Separah Apa Situasi di India? Separah Ini...
Jakarta, CNBC Indonesia - Nilai tukar mata uang rupee India amblas ke rekor terlemah sepanjang sejarah melawan dolar Amerika Serikat (AS) pada perdagangan Selasa (28/6/2022). Pelemahan dipicu oleh lonjakan inflasi, kaburnya investor asing, serta melambungnya harga minyak.
Melansir data Refinitiv pada hari ini, Rabu (29/6/2022), pukul 10:00 WIB, rupee masih melemah di posisi INR 79,00/US$ atau terlemah dalam sejarah. Jigar Trivedi, analis dari Anand Rathi Shares and Stock Brokers, memperkirakan pelemahan rupee masih akan berlanjut. Pasalnya, harga minyak belum juga turun sementara net sell dari investor asing masih terus terjadi di pasar saham.
"Rupee bisa melemah ke level 80-81. Akhir tahun, kita mungkin melihat ada defisit kembar yakni defisit transaksi berjalan dan fiskal yang menambah tekanan ke pasar mata uang ," tuturnya, seperti dilansir dari The Print.in.
Inflasi India menembus 7,04% (year on year/yoy) pada Mei tahun ini. Inflasi didorong oleh melambungnya harga bahan pangan seperti sayuran, bumbu-bumbuan, dan minyak nabati.
Kenaikan harga bahan pangan tersebut sangat memberatkan karena pangan adalah kebutuhan dasar. Selama tiga bulan terakhir, harga pangan rata-rata melonjak 7,3% sementara harga bahan bakar rumah tangga melonjak 15%.
Inflasi juga didorong oleh melambungnya harga energi seiring lonjakan harga minyak mentah dunia yang selalu di atas US$ 100 per barel sejak serangan Rusia ke Ukraina, 24 Februari lalu.
Inflasi Mei sebenarnya melandai dibandingkan pada April yang tercatat 7,79% dan menjadi rekor tertingginya dalam delapan tahun. Namun, laju inflasi masih jauh di atas target bank sentral India (RBI) yakni 2-6%.
RBI sendiri sudah menaikkan suku bunga acuan sebesar 90 bps menjadi 4,9% pada tahun ini untuk menekan laju inflasi. Suku bunga acuan dinaikkan masing-masing 40 bps pada Mei dan 50 bps pada Juni. Namun, RBI kemungkinan akan menaikkan bunga lebih agresif karena laju inflasi masih jauh di atas sasaran mereka.

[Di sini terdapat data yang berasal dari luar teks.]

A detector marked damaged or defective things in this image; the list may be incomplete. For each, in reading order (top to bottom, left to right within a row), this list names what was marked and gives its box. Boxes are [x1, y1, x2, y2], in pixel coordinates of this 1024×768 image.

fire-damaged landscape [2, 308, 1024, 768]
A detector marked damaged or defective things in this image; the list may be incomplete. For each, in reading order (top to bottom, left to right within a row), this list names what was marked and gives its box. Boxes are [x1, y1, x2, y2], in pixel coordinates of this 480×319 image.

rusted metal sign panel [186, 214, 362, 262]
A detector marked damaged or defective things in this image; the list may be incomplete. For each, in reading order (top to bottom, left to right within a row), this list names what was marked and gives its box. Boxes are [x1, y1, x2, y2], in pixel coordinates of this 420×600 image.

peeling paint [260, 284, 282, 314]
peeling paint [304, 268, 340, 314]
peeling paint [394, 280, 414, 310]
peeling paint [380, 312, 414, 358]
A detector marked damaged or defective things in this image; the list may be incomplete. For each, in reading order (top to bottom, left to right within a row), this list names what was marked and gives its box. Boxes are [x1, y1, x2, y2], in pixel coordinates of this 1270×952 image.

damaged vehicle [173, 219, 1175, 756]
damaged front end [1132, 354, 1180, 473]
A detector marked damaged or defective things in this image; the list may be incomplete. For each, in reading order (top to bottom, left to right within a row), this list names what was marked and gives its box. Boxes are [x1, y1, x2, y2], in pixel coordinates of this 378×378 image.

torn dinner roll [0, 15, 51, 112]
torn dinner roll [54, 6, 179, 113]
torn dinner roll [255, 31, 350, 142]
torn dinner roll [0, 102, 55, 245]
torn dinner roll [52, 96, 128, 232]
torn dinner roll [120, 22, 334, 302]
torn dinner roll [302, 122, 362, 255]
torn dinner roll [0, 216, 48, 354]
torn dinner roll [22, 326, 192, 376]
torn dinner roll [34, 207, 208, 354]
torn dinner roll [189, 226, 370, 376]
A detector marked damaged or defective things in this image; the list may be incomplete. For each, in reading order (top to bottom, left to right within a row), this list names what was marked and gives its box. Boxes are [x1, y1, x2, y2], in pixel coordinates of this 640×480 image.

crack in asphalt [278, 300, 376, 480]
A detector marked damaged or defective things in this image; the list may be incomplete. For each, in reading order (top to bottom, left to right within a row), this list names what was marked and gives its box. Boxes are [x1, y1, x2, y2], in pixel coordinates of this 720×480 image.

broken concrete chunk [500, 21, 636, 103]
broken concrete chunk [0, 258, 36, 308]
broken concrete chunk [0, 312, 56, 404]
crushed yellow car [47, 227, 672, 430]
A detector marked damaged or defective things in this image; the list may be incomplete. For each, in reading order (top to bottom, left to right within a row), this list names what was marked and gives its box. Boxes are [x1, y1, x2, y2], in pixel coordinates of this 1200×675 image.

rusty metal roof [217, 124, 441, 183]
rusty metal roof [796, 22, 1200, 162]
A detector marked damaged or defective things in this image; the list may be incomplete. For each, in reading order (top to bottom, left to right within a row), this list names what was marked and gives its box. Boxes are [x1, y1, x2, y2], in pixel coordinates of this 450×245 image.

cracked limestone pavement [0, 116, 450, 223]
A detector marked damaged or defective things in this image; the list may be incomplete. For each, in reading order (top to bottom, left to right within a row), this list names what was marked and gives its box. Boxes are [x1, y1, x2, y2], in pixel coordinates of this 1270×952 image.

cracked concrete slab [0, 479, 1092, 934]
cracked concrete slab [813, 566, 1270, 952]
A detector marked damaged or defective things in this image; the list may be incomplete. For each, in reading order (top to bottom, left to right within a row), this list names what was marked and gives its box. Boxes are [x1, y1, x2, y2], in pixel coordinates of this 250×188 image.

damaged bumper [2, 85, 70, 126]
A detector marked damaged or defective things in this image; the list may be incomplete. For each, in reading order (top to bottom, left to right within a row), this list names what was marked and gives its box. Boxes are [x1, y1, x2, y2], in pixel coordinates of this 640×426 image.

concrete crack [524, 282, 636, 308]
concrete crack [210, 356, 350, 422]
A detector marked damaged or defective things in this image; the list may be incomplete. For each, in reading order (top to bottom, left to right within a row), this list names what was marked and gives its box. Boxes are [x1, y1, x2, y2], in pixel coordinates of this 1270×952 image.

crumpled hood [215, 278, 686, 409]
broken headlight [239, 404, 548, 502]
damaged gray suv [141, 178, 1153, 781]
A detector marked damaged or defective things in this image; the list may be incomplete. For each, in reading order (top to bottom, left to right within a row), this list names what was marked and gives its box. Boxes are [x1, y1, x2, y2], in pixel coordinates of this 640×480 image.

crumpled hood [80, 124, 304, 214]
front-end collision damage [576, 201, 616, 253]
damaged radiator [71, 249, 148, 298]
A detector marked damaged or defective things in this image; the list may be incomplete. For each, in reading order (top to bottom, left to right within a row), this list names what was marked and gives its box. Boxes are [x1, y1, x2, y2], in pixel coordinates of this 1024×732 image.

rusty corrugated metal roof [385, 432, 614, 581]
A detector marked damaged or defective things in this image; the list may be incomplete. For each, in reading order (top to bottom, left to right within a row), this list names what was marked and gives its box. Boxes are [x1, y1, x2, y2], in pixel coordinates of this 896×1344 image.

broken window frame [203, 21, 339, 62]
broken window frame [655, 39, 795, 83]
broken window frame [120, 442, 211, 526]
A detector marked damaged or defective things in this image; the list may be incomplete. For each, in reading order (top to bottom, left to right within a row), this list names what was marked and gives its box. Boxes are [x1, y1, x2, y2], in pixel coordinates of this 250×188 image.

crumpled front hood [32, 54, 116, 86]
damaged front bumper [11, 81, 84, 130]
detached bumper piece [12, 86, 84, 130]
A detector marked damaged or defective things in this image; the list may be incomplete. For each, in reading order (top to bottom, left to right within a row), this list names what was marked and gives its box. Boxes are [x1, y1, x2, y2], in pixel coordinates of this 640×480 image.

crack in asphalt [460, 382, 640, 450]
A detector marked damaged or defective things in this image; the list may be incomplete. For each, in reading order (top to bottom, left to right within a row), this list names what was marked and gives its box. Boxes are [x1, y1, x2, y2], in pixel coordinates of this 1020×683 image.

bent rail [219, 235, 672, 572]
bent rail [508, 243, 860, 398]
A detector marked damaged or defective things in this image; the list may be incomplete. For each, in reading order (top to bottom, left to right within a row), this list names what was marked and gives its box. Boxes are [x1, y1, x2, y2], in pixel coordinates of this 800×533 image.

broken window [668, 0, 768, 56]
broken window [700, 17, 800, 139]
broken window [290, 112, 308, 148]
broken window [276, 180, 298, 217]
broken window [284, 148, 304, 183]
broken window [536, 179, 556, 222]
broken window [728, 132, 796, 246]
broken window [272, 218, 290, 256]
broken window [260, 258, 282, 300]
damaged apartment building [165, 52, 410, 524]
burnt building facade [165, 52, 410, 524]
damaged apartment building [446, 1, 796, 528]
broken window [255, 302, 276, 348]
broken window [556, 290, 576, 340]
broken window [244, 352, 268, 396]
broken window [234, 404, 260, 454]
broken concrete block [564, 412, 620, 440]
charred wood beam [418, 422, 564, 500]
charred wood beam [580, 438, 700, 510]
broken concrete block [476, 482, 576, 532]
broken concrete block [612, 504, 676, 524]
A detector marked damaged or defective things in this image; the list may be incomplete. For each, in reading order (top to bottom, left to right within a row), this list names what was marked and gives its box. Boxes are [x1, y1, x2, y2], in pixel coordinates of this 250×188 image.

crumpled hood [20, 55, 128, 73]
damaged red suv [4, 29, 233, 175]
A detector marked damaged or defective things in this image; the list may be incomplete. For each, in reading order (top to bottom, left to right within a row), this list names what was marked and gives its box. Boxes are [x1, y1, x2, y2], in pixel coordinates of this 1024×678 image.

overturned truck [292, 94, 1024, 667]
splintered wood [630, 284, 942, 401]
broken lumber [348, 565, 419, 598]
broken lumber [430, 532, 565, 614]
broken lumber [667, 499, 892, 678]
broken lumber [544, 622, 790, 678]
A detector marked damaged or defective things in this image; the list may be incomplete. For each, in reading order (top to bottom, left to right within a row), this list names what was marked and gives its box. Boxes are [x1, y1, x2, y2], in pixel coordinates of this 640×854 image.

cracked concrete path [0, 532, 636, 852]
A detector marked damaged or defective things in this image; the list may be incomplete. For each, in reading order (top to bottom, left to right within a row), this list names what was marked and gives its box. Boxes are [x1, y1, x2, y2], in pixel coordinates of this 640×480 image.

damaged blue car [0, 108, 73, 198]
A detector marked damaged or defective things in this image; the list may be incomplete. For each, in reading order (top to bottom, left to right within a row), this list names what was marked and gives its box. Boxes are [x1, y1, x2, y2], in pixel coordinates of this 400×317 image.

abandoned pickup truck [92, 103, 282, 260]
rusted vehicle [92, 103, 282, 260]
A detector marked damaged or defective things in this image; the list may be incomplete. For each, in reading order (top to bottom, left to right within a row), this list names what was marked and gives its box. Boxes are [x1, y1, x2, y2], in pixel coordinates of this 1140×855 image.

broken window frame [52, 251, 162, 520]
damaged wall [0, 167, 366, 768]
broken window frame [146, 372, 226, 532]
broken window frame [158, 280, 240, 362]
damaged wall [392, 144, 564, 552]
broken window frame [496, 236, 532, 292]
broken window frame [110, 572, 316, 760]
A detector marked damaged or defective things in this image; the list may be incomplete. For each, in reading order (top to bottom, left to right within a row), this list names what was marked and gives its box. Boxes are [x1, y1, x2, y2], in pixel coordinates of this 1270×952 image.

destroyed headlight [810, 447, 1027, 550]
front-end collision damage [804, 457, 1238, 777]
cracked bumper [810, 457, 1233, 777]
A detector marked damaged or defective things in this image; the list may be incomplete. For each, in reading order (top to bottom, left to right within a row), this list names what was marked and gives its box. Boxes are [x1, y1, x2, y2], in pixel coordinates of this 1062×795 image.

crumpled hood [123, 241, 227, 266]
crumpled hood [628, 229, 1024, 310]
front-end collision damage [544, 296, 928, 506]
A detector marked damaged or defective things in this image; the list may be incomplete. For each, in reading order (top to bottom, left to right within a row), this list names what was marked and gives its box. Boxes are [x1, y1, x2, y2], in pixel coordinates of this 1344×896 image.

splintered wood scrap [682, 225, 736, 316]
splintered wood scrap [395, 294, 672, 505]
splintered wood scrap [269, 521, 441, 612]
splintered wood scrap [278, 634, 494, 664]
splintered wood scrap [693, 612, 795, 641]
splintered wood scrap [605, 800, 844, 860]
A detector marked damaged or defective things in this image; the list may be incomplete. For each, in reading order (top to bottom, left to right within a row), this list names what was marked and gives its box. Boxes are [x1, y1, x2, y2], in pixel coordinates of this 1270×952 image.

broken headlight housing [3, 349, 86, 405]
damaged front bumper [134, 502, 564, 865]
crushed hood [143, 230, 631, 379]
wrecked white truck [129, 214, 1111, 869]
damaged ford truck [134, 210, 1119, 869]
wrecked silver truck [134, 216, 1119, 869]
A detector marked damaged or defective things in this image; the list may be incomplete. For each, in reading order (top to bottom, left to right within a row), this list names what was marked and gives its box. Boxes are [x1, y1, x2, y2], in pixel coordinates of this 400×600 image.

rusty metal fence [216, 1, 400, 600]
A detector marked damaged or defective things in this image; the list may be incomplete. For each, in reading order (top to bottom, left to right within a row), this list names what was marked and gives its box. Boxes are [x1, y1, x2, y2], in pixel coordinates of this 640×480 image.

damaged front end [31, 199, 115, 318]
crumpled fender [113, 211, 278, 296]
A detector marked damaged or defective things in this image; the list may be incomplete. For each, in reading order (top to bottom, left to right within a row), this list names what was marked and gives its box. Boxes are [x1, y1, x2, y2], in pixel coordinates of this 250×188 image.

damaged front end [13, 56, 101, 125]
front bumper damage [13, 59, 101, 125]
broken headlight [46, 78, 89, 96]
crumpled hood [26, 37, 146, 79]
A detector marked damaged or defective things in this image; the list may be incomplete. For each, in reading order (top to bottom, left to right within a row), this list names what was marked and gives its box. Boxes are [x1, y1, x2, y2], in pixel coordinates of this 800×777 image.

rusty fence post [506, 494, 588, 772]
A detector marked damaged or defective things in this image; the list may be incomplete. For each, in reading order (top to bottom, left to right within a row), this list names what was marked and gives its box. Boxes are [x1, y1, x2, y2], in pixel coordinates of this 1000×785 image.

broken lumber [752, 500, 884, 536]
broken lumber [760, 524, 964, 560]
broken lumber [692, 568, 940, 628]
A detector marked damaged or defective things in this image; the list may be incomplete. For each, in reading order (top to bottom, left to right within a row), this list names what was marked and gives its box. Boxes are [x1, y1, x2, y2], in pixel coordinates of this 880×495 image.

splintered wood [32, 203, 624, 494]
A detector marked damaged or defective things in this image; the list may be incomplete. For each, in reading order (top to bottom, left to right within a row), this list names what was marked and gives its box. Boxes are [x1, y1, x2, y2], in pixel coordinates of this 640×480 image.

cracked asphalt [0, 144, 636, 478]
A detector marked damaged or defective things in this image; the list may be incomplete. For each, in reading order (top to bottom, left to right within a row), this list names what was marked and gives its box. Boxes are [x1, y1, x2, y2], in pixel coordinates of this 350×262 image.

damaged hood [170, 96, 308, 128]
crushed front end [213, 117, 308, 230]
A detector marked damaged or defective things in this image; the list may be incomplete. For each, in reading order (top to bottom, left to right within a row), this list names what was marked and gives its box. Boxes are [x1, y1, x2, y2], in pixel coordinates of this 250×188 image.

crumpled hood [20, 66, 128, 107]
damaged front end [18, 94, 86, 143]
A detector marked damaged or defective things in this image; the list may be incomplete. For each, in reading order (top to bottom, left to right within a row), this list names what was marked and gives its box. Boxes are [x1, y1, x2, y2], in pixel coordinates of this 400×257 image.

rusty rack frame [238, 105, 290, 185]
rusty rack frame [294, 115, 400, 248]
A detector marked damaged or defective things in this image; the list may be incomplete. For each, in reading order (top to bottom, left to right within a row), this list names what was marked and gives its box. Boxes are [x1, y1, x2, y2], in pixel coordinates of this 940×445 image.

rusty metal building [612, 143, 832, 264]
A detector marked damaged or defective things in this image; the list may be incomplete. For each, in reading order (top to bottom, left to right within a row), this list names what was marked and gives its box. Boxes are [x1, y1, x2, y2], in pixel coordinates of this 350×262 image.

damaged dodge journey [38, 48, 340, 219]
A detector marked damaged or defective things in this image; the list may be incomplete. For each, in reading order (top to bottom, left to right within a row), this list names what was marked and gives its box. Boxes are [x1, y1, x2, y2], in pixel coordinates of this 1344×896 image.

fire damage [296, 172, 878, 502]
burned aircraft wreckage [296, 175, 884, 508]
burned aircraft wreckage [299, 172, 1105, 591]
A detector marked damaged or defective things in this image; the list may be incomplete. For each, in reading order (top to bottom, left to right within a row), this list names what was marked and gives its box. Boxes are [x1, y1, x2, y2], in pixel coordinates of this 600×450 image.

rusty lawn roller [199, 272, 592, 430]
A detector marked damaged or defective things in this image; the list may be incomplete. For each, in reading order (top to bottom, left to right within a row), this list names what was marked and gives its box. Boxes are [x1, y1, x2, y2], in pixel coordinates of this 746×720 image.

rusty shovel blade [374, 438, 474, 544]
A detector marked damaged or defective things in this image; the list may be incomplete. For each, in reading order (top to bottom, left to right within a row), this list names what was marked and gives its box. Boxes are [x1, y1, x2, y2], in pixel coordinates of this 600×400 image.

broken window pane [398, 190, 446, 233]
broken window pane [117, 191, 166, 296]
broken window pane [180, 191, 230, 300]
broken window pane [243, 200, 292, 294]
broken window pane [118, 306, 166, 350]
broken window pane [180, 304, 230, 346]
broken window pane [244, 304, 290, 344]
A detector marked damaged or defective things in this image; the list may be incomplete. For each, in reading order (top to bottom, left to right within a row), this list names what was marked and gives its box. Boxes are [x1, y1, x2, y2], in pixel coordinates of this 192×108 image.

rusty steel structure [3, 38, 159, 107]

Di satu sisi, kebijakan agresif RBI diperkirakan akan mendinginkan inflasi India. Namun, di sisi lain kebijakan tersebut bisa membawa India ke jurang resesi karena melambatnya pertumbuhan.
"Upaya kami dalam menekan inflasi masih berjalan sesuai jalur. Sampai Desember, inflasi kemungkinan masih akan lebih tinggi dari batas atas level toleransi kami. Namun, kami harap inflasi bisa terus ditekan ke bawah 6%," tutur Gubernur RBI Shaktikanta Das, seperti dikutip dari Times of India.
Shaktikanta menambahkan lonjakan inflasi India lebih disebabkan oleh faktor supply dan bukan demand. Namun, kebijakan moneter tetap memegang peranan penting dalam menjaga ekspektasi inflasi.
"Ekspektasi inflasi tidak hanya mempengaruhi rumah tangga tetapi juga bisnis dan mendorong kenaikan harga, produk manufaktur, serta jasa. Jika ekspektasi inflasi tinggi maka perusahaan tidak bisa membuat perencanaan yang jelas," imbuh Shaktinanda.
Dia menjelaskan pelemahan rupee lebih disebabkan oleh derasnya capital outflow, seperti halnya yang terjadi di emerging market lainnya.
RBI memperkirakan outflow di pasar keuangan India bisa menembus US$ 100,6 miliar per tahun atau 3,2% dari PDB.